I always used to hear from professional dealers with the USSR that Russia's "leaders" desired acceptance by the West. I have a seasoned distrust of any theory establishment experts come up with.

But then Pat Buchanan and some of my old buddies from DC went to the USSR in the 1970s, and he and my buddies told me exactly the same thing. These are not experts the establishment trusts, and these were not State Department flacks.

The previous article pointed out that the real attitudes of non-white leaders on race are, deep down, exactly the same as that of white leaders. They are all in the same intellectual climate.

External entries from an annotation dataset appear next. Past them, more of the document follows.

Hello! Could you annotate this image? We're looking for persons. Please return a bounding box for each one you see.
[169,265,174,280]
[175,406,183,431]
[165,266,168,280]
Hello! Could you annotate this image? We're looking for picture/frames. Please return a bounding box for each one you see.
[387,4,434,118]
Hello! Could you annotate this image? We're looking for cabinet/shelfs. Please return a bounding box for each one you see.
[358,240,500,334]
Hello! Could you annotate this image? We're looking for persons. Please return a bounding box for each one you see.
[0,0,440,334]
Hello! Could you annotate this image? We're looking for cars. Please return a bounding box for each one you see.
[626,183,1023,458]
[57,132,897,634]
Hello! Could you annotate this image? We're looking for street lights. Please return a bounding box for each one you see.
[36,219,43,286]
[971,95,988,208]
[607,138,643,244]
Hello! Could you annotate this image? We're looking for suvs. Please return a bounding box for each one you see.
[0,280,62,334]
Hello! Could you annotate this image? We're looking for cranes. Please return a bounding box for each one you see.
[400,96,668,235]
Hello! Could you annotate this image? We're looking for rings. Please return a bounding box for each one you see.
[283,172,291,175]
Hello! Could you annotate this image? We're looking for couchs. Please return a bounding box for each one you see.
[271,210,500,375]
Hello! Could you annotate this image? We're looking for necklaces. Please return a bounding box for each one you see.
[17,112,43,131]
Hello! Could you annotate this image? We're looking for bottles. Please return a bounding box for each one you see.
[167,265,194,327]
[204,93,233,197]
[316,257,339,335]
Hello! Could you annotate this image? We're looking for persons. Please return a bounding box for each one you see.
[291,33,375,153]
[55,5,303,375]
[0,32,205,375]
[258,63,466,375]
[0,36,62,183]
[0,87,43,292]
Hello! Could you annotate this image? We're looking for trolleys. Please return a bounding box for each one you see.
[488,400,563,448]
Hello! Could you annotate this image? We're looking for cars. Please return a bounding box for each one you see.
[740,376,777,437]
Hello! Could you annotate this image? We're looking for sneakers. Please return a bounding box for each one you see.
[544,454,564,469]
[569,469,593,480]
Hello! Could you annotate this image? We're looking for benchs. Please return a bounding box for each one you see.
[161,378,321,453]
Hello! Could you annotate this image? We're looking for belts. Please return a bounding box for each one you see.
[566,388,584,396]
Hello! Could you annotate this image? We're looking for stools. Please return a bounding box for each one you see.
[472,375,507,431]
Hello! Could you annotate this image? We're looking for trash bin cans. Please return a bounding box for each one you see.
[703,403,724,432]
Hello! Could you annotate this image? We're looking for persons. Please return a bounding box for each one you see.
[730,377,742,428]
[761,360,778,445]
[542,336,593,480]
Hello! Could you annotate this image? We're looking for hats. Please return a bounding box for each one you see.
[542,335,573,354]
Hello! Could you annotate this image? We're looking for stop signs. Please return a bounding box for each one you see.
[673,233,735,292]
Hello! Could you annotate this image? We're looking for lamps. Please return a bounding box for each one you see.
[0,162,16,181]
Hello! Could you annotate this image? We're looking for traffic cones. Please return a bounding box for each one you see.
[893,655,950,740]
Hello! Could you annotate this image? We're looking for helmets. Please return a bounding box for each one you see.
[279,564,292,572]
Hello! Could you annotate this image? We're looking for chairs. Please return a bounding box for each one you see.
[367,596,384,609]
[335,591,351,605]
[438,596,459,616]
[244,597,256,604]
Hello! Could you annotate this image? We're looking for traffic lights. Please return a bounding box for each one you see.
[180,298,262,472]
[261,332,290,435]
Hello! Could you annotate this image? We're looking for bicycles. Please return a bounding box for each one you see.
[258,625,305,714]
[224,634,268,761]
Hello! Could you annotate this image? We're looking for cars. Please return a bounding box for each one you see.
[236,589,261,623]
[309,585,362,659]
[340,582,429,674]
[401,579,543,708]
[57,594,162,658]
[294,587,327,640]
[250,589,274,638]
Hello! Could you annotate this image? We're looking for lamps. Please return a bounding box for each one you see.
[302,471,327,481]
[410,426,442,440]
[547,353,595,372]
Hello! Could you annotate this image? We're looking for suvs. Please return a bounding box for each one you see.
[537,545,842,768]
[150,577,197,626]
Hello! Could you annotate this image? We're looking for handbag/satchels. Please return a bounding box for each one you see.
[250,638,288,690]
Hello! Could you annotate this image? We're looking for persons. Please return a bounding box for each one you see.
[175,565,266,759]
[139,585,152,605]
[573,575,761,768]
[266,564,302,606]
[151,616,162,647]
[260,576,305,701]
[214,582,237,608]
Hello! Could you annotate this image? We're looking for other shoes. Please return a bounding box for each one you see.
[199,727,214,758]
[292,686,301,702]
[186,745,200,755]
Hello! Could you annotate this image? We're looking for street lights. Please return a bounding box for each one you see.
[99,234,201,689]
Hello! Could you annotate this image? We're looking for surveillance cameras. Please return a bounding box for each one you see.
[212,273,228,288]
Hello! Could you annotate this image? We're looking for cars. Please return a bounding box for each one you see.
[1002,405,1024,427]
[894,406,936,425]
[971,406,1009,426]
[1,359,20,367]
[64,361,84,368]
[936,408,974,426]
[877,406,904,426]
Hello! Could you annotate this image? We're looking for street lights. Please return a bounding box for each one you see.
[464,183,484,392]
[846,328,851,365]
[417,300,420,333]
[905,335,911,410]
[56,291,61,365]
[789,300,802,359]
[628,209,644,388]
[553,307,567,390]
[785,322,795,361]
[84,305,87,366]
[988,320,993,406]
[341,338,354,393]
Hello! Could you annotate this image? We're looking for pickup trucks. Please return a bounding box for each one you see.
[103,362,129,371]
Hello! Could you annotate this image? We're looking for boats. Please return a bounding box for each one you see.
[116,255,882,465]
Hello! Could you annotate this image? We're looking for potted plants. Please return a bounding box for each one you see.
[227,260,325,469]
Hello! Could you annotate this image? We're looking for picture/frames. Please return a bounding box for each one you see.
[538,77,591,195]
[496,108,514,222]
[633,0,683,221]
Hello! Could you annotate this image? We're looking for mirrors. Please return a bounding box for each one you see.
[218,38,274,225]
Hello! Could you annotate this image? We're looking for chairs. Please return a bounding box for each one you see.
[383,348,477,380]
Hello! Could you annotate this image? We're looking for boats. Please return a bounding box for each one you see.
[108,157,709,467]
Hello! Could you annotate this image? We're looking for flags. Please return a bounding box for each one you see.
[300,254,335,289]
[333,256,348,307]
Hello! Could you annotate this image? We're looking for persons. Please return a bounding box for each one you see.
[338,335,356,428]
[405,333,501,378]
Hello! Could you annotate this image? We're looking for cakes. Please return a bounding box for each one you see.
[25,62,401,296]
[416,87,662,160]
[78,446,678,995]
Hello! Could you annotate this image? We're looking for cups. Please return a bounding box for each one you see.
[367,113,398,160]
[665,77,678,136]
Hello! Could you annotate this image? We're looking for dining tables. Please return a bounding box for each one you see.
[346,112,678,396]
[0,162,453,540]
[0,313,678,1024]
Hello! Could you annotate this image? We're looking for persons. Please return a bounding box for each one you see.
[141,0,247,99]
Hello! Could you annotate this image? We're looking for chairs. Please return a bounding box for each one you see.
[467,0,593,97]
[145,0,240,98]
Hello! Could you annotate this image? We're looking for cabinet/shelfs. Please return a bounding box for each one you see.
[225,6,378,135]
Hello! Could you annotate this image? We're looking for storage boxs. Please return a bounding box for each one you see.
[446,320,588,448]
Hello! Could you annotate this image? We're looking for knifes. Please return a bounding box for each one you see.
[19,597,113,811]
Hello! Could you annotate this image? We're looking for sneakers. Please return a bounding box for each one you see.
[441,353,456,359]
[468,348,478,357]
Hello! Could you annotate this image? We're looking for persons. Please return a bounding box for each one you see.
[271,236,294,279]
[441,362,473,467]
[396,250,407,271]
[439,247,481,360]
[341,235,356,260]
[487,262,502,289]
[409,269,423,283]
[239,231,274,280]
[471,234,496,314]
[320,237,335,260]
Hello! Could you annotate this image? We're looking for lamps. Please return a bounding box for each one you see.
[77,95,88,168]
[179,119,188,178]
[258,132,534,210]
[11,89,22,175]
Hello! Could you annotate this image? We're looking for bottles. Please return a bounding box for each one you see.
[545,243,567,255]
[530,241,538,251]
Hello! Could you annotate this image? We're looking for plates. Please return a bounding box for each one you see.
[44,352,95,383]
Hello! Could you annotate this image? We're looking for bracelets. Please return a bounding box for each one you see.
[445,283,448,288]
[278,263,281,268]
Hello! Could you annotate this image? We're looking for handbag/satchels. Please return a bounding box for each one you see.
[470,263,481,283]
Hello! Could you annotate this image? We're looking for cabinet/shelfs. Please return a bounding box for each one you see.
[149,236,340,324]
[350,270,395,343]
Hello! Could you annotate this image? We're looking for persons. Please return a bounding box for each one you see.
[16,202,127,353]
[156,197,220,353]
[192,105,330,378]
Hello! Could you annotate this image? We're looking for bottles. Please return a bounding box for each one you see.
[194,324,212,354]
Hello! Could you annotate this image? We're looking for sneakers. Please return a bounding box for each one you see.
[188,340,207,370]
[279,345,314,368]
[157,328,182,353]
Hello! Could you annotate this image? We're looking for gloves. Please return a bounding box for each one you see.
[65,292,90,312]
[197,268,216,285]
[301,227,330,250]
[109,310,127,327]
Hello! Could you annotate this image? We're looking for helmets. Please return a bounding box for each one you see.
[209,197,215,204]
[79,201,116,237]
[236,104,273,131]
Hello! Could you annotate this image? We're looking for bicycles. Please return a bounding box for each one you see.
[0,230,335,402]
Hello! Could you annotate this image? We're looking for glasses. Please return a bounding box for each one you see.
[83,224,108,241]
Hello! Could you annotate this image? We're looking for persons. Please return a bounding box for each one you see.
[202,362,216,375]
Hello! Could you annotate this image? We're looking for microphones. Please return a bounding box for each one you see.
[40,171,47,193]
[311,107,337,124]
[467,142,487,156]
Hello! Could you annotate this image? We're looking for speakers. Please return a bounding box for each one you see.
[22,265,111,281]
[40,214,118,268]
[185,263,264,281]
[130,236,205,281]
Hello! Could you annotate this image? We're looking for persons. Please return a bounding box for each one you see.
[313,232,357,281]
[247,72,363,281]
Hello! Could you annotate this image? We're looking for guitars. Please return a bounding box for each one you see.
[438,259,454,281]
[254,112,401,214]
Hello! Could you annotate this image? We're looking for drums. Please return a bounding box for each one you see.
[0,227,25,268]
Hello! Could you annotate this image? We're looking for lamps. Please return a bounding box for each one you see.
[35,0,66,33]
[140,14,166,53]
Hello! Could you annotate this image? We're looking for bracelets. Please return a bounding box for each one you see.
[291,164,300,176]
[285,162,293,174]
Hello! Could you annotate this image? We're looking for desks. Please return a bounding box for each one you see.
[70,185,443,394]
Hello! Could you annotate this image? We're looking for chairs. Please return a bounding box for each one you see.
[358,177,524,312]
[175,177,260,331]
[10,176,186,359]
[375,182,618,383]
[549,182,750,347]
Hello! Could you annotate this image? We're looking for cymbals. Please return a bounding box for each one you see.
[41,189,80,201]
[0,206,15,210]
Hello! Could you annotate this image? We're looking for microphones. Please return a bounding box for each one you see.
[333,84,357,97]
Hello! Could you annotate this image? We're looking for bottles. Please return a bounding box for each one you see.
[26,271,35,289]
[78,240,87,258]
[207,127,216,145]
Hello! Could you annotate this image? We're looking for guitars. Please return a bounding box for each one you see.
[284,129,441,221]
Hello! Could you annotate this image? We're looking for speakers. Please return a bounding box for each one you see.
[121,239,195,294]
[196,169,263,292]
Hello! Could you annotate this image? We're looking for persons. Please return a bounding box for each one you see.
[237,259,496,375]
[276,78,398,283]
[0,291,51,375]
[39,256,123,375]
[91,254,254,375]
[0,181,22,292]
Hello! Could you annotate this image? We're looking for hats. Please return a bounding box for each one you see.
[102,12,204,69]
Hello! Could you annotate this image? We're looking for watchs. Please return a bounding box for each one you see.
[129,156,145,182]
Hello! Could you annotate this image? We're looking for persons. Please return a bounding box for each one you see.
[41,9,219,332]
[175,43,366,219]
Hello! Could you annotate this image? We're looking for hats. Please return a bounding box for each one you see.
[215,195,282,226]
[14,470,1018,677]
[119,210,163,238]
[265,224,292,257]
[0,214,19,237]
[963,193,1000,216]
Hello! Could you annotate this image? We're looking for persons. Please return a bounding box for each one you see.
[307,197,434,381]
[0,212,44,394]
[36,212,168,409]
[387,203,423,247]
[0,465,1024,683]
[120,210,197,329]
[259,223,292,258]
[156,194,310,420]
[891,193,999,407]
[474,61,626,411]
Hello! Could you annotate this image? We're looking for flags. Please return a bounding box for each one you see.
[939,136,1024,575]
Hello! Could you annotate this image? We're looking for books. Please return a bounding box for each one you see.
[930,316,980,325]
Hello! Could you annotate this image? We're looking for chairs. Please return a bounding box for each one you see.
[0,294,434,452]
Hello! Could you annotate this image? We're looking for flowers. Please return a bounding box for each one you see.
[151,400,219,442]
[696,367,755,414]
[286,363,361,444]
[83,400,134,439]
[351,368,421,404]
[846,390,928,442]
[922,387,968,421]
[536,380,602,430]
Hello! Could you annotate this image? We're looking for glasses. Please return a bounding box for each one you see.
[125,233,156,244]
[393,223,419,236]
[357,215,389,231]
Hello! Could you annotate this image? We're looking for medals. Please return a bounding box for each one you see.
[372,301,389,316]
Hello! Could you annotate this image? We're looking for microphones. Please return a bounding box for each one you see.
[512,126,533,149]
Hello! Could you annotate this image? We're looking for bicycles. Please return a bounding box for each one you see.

When I realized that the Soviets really did want our respect, I saw that their attitude toward themselves was, deep down, much the same as that of Western leaders. They realized that their regime was a bunch of silly nonsense cooked up and pushed by Leftist Intellectuals that could never work. Everybody kept a straight face and obeyed because they had a bunch of gangsters forcing them to.

I got the word "gangsters" from Solzhenitsyn, who lived under the rule of these Leftist Intellectuals in the Peace-Loving People's Republics. And all Communist countries build walls to keep their people in because they knew their system didn't work.

You can sell this bilge on an American campus where a bunch of kids are exposed to Mommy Professor who tells them that college professors should rule the world. But, as Solzhenitsyn pointed out, nobody who was actually there took this nonsense seriously.

Hence the walls.

This included the Soviet rulers. They ached to be seen as something other than what they knew very well that they were -- fifth rate bureaucrats who toed the line.

Today Putin is getting that ever-wish-for Western recognition because he deserves it. He is not a Venezuelan or a Middle Eastern potentate getting rich for the time being before his country loses the oil advantage and slides back into poverty.

We deal with the Venezuelans and oil-rich Arabs. But we despise them and they know it.

But Russians seem to know that Putin is earning them a place in the mainstream of first world society, and his popularity is out of sight.